## Что нужно сделать
Пожалуйста, выпишите из отрывка для чтения, включая заголовок, все встречающиеся в нем разные формы слова «писатель», каждую по одному разу.

## Отрывок для чтения
Пишущие и писатели: литература и право на истину
К обрисованной ситуации можно подойти и с другой стороны, но для этого придется повторить уже известное читателю высказывание Ролана Барта: «Писатель исполняет функцию, а пишущий занимается определенного рода деятельностью… Писатель – тот, кто обрабатывает (даже вдохновенно) свое слово и его функции полностью поглощаются этой работой…» Слово писателя «подвергаясь (бесконечно) обработке становится как бы сверх-словом, действительно служит ему лишь предлогом… слово, следовательно, не способно объяснять мир, а если оно как будто и объясняет его, то лишь затем, чтобы позднее мир вновь предстал неоднозначным…».

## Выдержка из данных
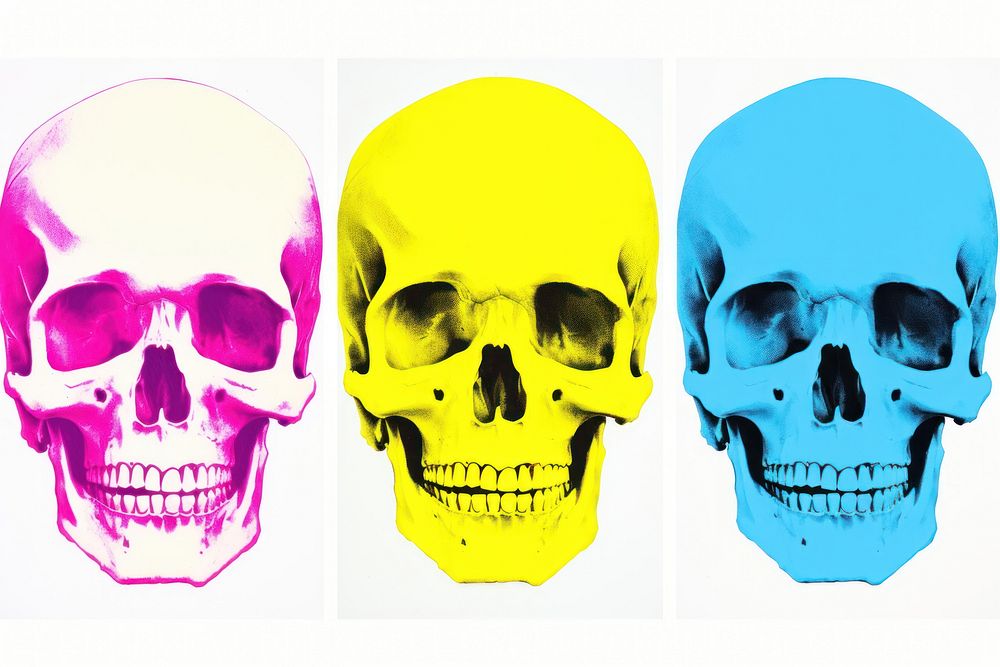 Skull white background anthropology creativity. AI generated Image by rawpixel.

## Выполненное задание
писатели, писатель, писателя